Всего зрителю предлагается пройти по восьми залам музейной анфилады, каждый из которых посвящен определенной теме. Вот в первом, например, культурные символы Европы и порталы соборов и церквей, окна и виды больших городов.
Парижская Опера, шато, Версаль 2020 года, руины в лесу, замок № 1, замок № 9, № 12 – есть в этом что-то кафкианское, замятинское, когда каждый из них уже лишен персонификации, души, имени, остался лишь номер регистратора. В другом зале – как говорит сам мастер, носятся энергии разрушения, летают как некий барочный космос. Вот пустая венецианская церковь – декорированная и барочная, и это же не храм, а символика, месть пустых храмов.
Вот зал дворца – тут декоративное панно о том, как «поэты приходят оплакивать руины». А здесь – окно в Риме, художник создает панорамное полотно, находясь в новом здании на Старом Форуме. Говорит, что раньше писал открыточного типа картины, как для туристических дайджестов. Но тут словно использует обновленный язык итальянского археолога, архитектора, художника-графика Джованни Пиранези , а он рисовал сначала в том же храме Весты узнаваемость, а потом вносил черты фантастики. Так, Колизей предстает просто циклопических масштабов, заявлена декларативность, торжествует пафос духа сооружения, чего не хватает современной архитектуре.

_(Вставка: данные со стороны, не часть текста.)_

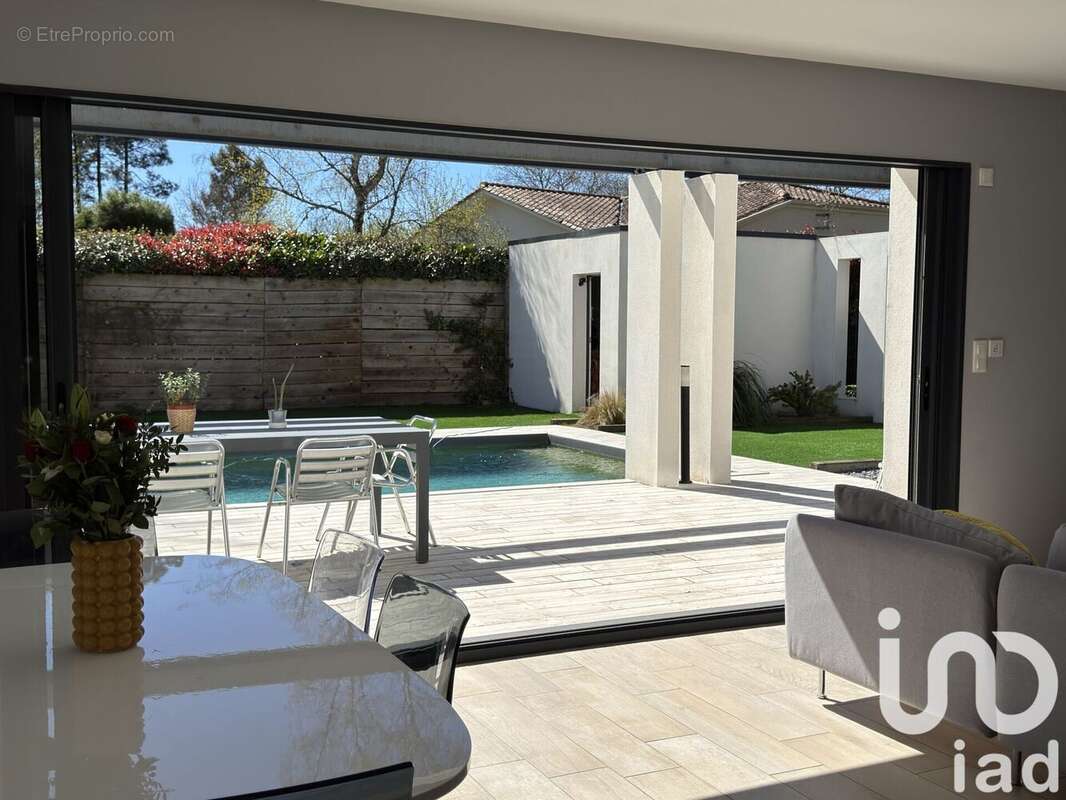 Photo 5 - Maison à SAINT-AUBIN-DE-MEDOC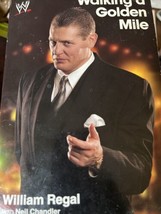 Marche A Golden Mile Par William Regal Wwf Lutte Wwe - £24.89 GBP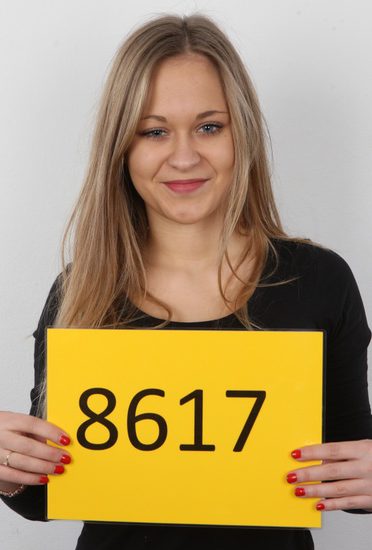 Czech Casting – Katerina 8617 – (18yo)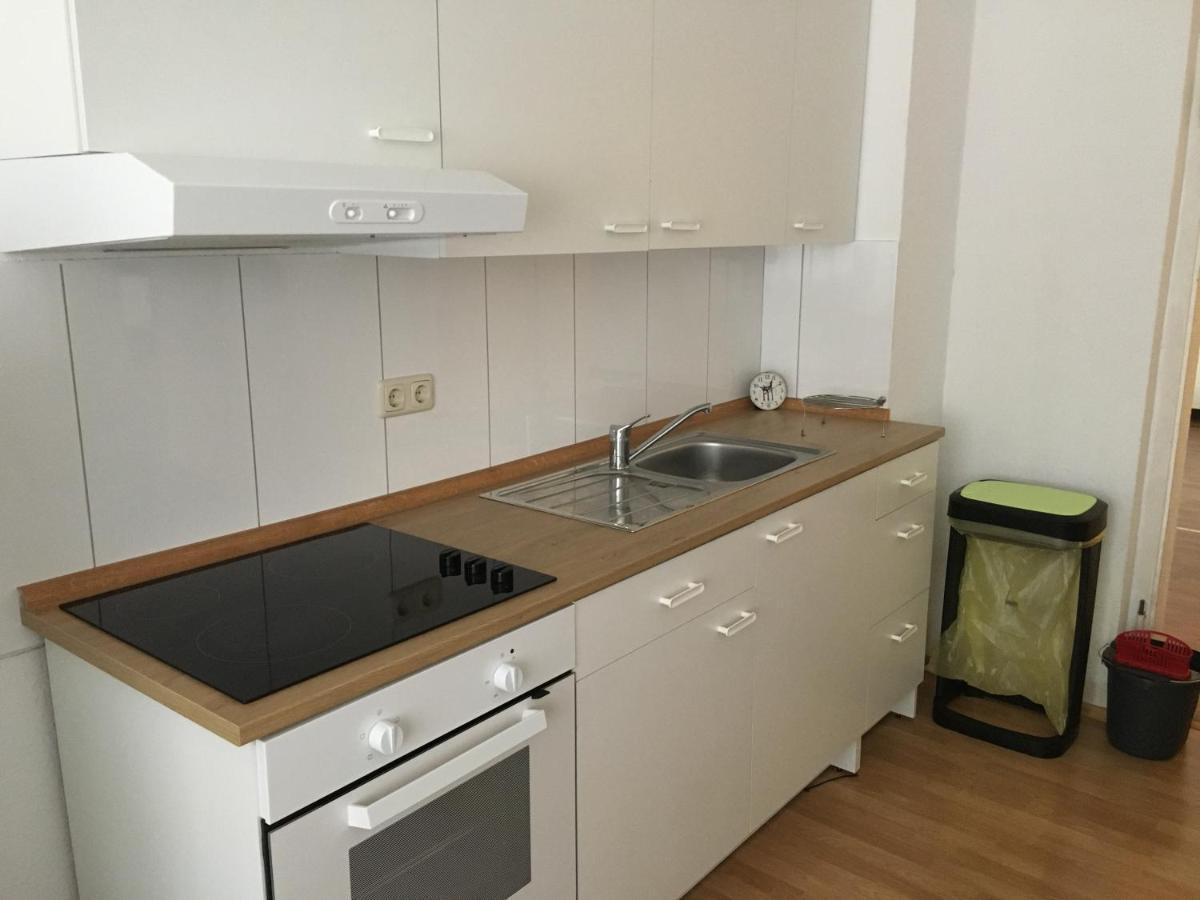 Ferienwohnung Macfewo Im Zentrum Von Mayen Bagian luar foto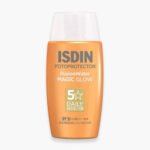 ISDIN – Fotoprotector Fusion Water Magic Glow Solaire Teinté SPF50 – 50ml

«Почему мы исчезаем?» – спрашивает Кошляков. «От нас ничего не остается. Куда девается эта энергия исчезновения? Она непостижима для человека, но она мучает художника. Мы помним о разных жанрах — «апокалипсиса», «vanitas» ( с его черепами, суетой и тщеславием), «руинесок»- эти темы продолжаются здесь другим языком».
Как антитезу исчезающему высокому искусству Кошляков оформляет последний зал, как будто написанный в «низком штиле». Тут даже не дух, а царит душок мещанства, одомашненных араукарий, запах кухонь и гостиных, который так презирал герой Германа Гессе «Степной волк», но к которому его так тянуло. Объекты «Вилла радости», «Интерьер с подсвечником», журнальный столик уже по смыслу и настроению как будто вынесены за рамки всей экспозиции – кажется, что кто-кто, а уж они точно обретут вечную жизнь.